The police is not qualified to investigate this. The only people that should be investigating is people who understand the code that the drones run.
Accidents will happen as long as we, as a society, agree and desire to have new tech. The investigations and bug fixes should be left to people who understand the tech.
The Feds will quickly arrive and take over. Aviation issues are
Federal matters. The only role of local law enforcement and emergency response is to provide any first aid and then secure the scene for the Feds. Unless lives are at risk local police shouldn’t even touch anything. They put up yellow tape around the scene and keep it secure until the FAA and/or NTSB arrive.
I'm not sure why this is getting down voted. Indeed, the FAA is the correct investigating body here as the local police department has no jurisdiction over aviation accidents. They should have immediately called in the FAA to investigate.
"The NTSB will retain far more employees than during prior shutdowns when it had to furlough 90% or more of its workers. In 2019, the agency did not send investigators to 22 accidents because of the funding lapse. But it made the case to White House budget officials that it needed more personnel for critical functions."
They should call in a bunch of robotics and PyTorch experts to investigate the code, actually, and preferably also submit a pull request to Amazon.

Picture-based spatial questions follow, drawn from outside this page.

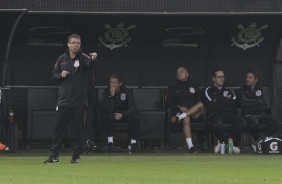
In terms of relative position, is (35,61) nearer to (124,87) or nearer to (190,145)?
(124,87)

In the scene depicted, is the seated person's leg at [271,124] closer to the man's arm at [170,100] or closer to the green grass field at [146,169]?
the green grass field at [146,169]

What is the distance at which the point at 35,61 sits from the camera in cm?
1692

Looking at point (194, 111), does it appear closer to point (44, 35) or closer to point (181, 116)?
point (181, 116)

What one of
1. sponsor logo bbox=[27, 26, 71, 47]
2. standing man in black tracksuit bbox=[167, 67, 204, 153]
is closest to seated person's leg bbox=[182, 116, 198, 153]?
standing man in black tracksuit bbox=[167, 67, 204, 153]

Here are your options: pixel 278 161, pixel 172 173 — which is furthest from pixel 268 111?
pixel 172 173

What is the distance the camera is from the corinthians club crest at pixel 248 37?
55.7ft

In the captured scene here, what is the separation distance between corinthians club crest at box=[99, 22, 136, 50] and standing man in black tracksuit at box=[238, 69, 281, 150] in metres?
2.52

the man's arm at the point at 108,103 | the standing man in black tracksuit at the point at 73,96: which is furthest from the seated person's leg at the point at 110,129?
the standing man in black tracksuit at the point at 73,96

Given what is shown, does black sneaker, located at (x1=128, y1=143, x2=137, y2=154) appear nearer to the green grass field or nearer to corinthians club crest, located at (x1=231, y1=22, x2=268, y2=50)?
the green grass field

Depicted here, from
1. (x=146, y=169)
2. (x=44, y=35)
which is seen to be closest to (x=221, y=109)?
(x=44, y=35)

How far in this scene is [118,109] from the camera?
16.7m

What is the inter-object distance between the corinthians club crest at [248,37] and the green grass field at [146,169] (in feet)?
9.71

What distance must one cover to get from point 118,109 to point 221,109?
203cm

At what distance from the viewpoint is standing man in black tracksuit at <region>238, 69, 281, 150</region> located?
16.8m
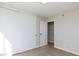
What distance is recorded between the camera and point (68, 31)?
13.4 feet

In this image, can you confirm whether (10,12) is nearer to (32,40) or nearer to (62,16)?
(32,40)

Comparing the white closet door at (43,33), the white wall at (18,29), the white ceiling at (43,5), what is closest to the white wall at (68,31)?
the white ceiling at (43,5)

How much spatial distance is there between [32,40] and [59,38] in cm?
176

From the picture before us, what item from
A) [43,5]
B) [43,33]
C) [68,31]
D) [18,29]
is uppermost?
[43,5]

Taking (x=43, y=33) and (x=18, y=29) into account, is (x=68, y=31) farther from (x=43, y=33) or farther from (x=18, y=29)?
(x=18, y=29)

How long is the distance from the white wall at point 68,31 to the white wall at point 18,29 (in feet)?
5.22

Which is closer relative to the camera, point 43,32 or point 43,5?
point 43,5

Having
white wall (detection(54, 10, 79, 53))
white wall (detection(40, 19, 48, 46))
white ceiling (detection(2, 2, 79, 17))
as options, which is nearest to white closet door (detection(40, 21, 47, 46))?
white wall (detection(40, 19, 48, 46))

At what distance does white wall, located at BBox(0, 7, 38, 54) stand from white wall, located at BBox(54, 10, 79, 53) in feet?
5.22

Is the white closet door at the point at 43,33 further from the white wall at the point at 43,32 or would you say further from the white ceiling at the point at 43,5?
the white ceiling at the point at 43,5

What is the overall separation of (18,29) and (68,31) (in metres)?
2.75

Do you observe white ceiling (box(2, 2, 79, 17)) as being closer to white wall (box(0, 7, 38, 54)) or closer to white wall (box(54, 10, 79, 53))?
white wall (box(0, 7, 38, 54))

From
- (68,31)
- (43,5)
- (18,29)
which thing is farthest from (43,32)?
(43,5)

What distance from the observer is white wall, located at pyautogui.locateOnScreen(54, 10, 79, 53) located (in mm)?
3687
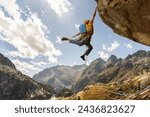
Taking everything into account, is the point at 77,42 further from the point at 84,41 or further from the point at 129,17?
the point at 129,17

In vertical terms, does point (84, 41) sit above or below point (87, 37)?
below

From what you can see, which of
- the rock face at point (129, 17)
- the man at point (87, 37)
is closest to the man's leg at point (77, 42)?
the man at point (87, 37)

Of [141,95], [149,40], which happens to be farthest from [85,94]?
[149,40]

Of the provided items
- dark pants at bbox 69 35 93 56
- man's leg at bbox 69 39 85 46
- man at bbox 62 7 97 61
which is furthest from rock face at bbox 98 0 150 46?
man's leg at bbox 69 39 85 46

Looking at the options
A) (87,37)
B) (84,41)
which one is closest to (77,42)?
(84,41)

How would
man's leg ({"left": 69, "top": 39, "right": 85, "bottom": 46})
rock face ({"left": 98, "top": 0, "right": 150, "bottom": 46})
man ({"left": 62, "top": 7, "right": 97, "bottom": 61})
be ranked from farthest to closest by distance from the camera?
rock face ({"left": 98, "top": 0, "right": 150, "bottom": 46}), man's leg ({"left": 69, "top": 39, "right": 85, "bottom": 46}), man ({"left": 62, "top": 7, "right": 97, "bottom": 61})

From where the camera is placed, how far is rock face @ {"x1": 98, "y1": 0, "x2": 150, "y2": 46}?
1896cm

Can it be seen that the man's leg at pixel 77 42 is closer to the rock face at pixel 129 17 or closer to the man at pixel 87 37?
the man at pixel 87 37

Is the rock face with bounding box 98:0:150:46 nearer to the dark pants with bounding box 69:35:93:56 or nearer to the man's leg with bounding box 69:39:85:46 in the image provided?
the dark pants with bounding box 69:35:93:56

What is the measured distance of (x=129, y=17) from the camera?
20688mm

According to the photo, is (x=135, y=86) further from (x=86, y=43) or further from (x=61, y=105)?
(x=61, y=105)

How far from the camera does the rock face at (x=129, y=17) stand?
18959mm

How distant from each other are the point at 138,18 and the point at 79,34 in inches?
201

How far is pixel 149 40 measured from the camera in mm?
21891
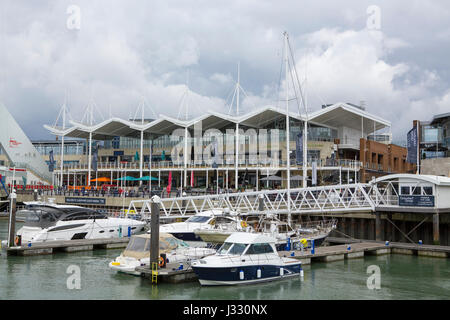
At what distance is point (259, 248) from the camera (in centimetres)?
2162

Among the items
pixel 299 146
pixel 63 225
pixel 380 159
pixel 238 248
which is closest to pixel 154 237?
pixel 238 248

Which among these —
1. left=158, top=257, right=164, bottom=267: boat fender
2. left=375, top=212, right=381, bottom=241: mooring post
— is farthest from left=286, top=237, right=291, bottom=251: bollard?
left=158, top=257, right=164, bottom=267: boat fender

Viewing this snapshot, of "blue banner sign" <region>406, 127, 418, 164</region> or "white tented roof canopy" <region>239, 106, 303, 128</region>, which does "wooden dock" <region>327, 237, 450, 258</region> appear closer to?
"blue banner sign" <region>406, 127, 418, 164</region>

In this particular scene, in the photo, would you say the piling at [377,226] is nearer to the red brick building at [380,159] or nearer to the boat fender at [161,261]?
the boat fender at [161,261]

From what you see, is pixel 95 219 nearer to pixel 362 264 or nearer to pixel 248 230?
pixel 248 230

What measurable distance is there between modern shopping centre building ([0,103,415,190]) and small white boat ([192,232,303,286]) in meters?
31.1

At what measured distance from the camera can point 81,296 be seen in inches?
743

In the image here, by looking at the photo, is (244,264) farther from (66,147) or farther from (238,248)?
(66,147)

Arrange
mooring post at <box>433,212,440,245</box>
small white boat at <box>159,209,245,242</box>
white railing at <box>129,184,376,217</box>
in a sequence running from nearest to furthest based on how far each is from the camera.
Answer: mooring post at <box>433,212,440,245</box>, small white boat at <box>159,209,245,242</box>, white railing at <box>129,184,376,217</box>

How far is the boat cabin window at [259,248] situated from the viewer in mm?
21250

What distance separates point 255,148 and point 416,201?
3894 cm

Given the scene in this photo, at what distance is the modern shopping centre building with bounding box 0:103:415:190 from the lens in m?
63.1
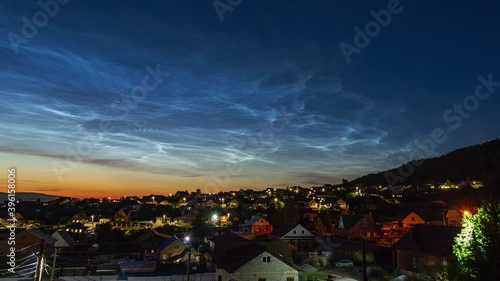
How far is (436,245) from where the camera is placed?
28969 mm

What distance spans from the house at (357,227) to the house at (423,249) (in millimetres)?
17597

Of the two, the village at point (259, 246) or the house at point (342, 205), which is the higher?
the house at point (342, 205)

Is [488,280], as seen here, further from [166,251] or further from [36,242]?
[36,242]

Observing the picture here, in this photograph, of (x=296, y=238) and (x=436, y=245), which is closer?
(x=436, y=245)

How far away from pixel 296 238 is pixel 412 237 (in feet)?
62.0

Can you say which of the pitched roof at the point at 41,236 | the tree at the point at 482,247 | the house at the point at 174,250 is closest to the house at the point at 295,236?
the house at the point at 174,250

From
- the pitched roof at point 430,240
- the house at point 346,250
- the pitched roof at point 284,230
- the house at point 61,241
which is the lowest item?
the house at point 61,241

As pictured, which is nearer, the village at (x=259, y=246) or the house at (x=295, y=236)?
the village at (x=259, y=246)

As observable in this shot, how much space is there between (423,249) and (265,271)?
13461mm

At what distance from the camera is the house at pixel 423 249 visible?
91.0 ft

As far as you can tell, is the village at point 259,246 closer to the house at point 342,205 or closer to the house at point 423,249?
the house at point 423,249

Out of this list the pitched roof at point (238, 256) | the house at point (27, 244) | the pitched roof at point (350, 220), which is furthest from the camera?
the pitched roof at point (350, 220)

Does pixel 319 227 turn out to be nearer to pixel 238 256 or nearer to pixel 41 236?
pixel 238 256

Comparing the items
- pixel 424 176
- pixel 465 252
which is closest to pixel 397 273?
pixel 465 252
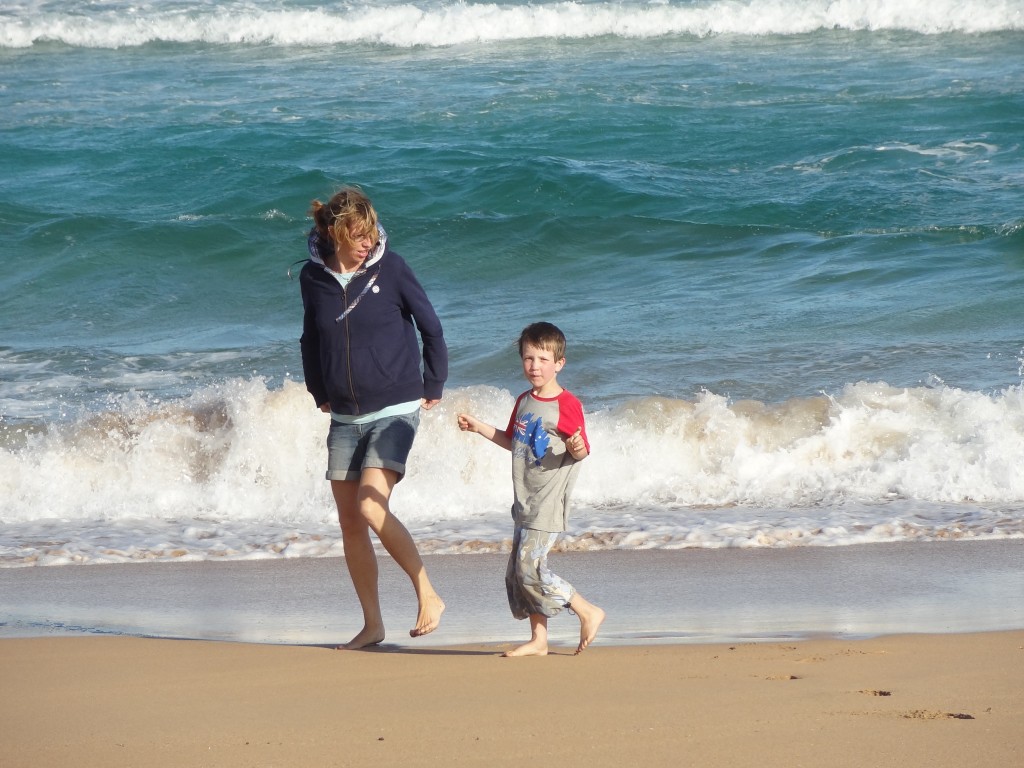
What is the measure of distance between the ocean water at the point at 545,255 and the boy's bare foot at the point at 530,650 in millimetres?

Amazon should be required to pay this "squat team".
The FAA does not have the expertise to diagnose this.
And if it doesn't perform as expected in the world, all human efforts should be on fixing the actual code. Anything else, especially non-technical conversations, is a waste of human time.
The police is not qualified to investigate this. The only people that should be investigating is people who understand the code that the drones run.
Accidents will happen as long as we, as a society, agree and desire to have new tech. The investigations and bug fixes should be left to people who understand the tech.